Meritocracia, representación y personaje
La secretaria de Organización de Podemos, Lilith Verstrynge, interviene durante la Fiesta de la Primavera de Podemos, a 22 de mayo de 2022, en Valencia, Comunidad Valenciana, (España).- EUROPA PRESS

Fue curioso que, de todo lo que se dijo en la Fiesta de la Primavera de Podemos (a la cual he de decir, por transparencia, que yo acudí como invitada a presentar mi último libro), la derecha panfletaria haya señalado particularmente las palabras de Lilith Verstrynge, secretaria de organización, en la mesa redonda sobre el tiempo. Para ellos, lo más reseñable es que Verstrynge declarara que la meritocracia "es un mito" y que el esfuerzo "no importa"; es un titular que también habría podido colocar, en sentido distinto, un medio de izquierdas. Y esto ya invita a cierta reflexión sobre los conceptos que están en juego.

Vayan por delante varias cosas. Estoy fundamentalmente de acuerdo con buena parte del discurso de Verstrynge, con el análisis que pone en el punto de mira a los vendehúmos que hablan de mérito y esfuerzo, con la crítica al dogma neoliberal por cómo legitima la desigualdad preexistente. Creo, además, que su respuesta fue particularmente acertada, y que el rifirrafe acabó beneficiándola. Ahora empiezan los peros (que no han de servir para negar nada de lo anterior).

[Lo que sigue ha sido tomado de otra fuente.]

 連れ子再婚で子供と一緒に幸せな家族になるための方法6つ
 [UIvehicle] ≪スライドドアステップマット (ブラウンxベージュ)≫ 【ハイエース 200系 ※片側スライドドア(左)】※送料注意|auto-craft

La política de la representación es también una política de la apariencia y una política estetizada. No se trata (sólo) de que nuestros representantes públicos (u orgánicos) nos suplanten o refieran a nosotros en otros contextos: si nosotros somos los representados, ellos también son representaciones, y en toda figura pública está presente la metáfora del teatro. El interviniente en lo público actúa, gesticula, teatraliza, representa; dentro de esa representación, lo importante no es él mismo, sino lo que parece. Resuena la pregunta de John Anderson: ante una institución social, lo importante no es preguntarse por su propósito, sino por los conflictos que está escenificando.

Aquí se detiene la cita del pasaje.